Llegó al imperio de las
grasas saturadas, su hábitat natural. Se encaró con los ibéricos. Después de
las pertinentes y protocolarias salutaciones, intercambió con ellos algunos
lugares comunes: ¿Venís mucho por aquí? ¿Estudiáis o estáis en paro? En
cualquier caso, la suerte estaba echada para estos indefensos productos
porcinos. Llenó el carro con tanta determinación, que parecía que lo hubiera
hecho en otras ocasiones.
Al
llegar a las carnes, no lo dudó: “Only solomillo”, con independencia del animal
de procedencia, tuviera dos o cuatro patas. Se acordó de cuando siendo aún
mocita, iba al pueblo: ¡Menudas parrilladas familiares an cá la tía Pollarda! Pensó en preparar una y luego subir la foto
al Facebook, para que se pudrieran de envidia sus cuñadas, esas perracas que
tomaban prestadas fotos del Telva-cocina, y luego las colgaban como si los
platos fueran suyos.
Se
acercó a la zona de alimentación para mascotas, y cargó varias bolsas de comida
para perros, esta vez no de marca blanca. “Qué contento se va a poner Toby”,
exclamó ufano Melitón. “¿Toby? Para él he cogido tres kilos de filetes de añojo
recién cortados. Estas bolsas son para mi esposo. Lo sofrío y lo salteo con
patatas, y él cree que es estofado de ternera blanca”. Llamar animal a su
marido hubiera sido ofender a los animales. Concha recordaba perfectamente
cuando la había fornicado por última vez, pero era incapaz de evocar una
ocasión en que le hubiera hecho el amor”. Fue a los vinos y eligió la botella
más cara. “Como está acostumbrado al peleón con gaseosa, en cuanto tome vino de
calidad, se le para la patata al primer trago”.
“Melitón,
quiero Coca-Cola: Diez cajas de botellines de cristal, que es la auténtica.
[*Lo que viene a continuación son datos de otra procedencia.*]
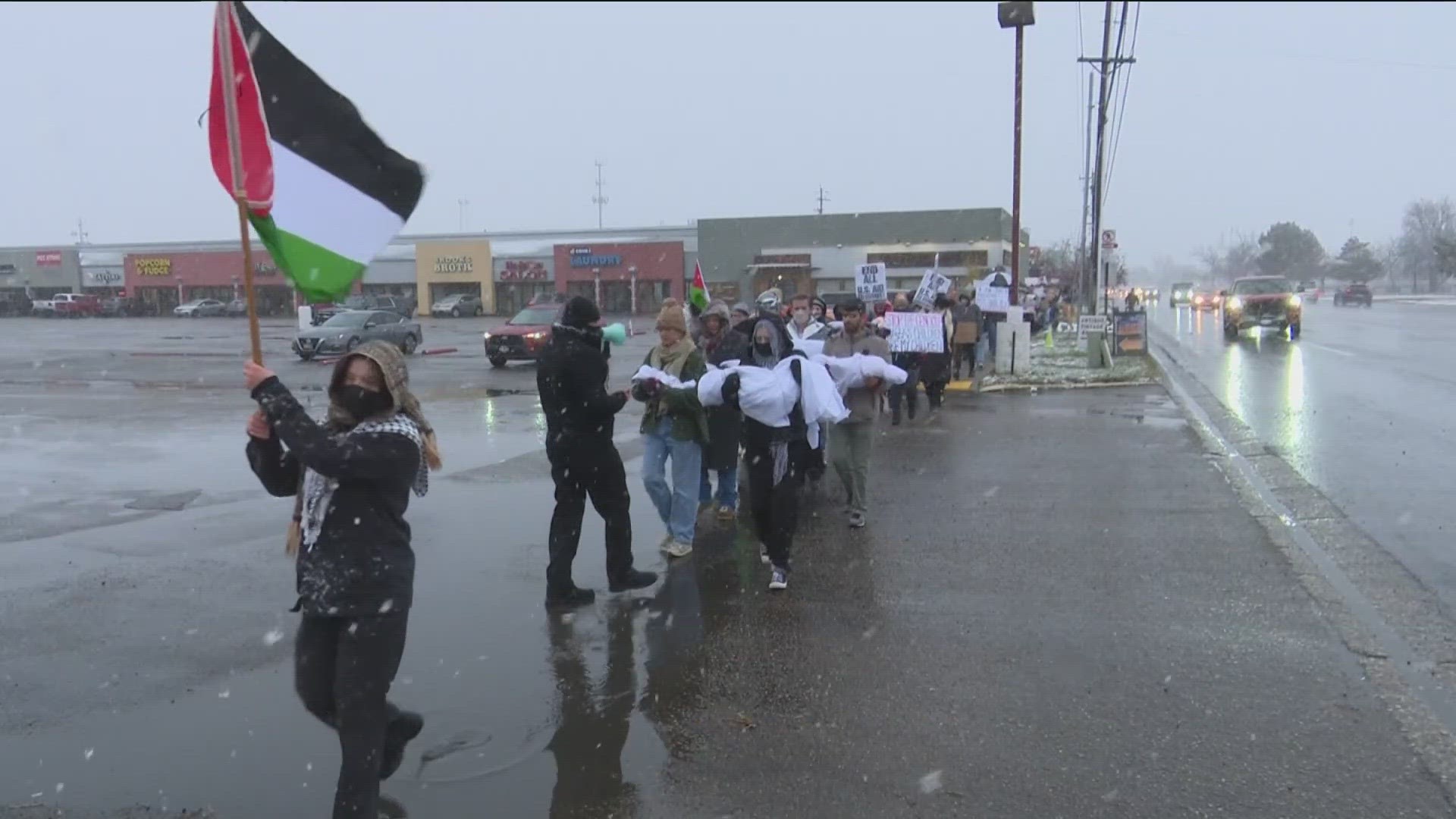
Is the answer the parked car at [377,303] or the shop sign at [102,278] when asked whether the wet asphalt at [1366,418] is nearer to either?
the parked car at [377,303]

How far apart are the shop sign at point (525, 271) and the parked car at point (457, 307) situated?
3.85 metres

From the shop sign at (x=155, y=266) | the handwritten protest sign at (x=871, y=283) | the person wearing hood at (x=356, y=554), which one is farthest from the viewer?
the shop sign at (x=155, y=266)

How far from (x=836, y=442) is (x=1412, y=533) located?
4.14 m

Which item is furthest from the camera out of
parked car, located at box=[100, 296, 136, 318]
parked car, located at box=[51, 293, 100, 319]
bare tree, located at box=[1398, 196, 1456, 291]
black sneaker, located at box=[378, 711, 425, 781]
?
bare tree, located at box=[1398, 196, 1456, 291]

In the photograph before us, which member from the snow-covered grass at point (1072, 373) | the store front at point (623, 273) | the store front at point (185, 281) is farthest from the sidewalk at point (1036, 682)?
the store front at point (185, 281)

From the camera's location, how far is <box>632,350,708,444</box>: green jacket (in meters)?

La
de botella de plástico no sabe igual, y digáis lo que digáis, esa promoción veraniega
del envase de dos litros más doscientos mililitros gratis, es un timo. Eso no
es Coca-Cola, es agua coloreada”. El probo empleado asintió con la cabeza sin emitir
palabra alguna.
Concha
desfilaba hacia las cajas, preparándose para ejecutar con voz alta y clara esa
frase que siempre había ansiado pronunciar delante de la cajera: “Buenos días,
señorita, es un pedido. Lo quiero en casa rapidito, que si no se rompe la
cadena del frío, y se me echa todo a perder”. De pronto, sintió un golpeteo
suave y repetido en las mejillas. Tendida en la acera frente a la puerta del
supermercado, abrió los ojos y vió a su querido Melitón: “Doña Concha, vuelva
en sí. Se pegó muy meco contra el suelo, pero no se lastimó. Qué bueno que nos
visite de nuevo hoy en la mañana. Se la ve linda, damita. Entre al market, que
la va a pasar chingona con las ofertas que tenemos hoy para ustedes”.
Concha
salió de su ensoñación postraumática. Lejos de sentirse mal por no haber sido
real lo ocurrido, se levantó con una enorme sonrisa y parafraseando a Tom
Cruise en “Risky Business”, dijo para sí: “¡Pero qué narices!”. Al entrar,
Melitón la tomó del brazo, y más cariñoso que nunca proclamó: “Doña Concha, es
usted la clienta número seiscientos sesenta y seis, y en nombre de la empresa
me complace comunicarle que ha sido premiada…”
Este es nuestro humilde homenaje a todas las conchasbadas del mundo, en la
esperanza de que ellas también encuentren algún día su paraíso terrenal.